[WORK INSTRUCTIONS]
Please edit the material from the line with "Of these objects" through the end, replacing "closest" with "nearest" and leaving everything else unchanged; return only those lines.

(Data listing)
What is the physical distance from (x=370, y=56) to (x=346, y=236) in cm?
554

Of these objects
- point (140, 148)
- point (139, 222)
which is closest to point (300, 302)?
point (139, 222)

[FULL OUTPUT]
Of these objects
- point (140, 148)
- point (139, 222)
which is nearest to point (300, 302)?
point (139, 222)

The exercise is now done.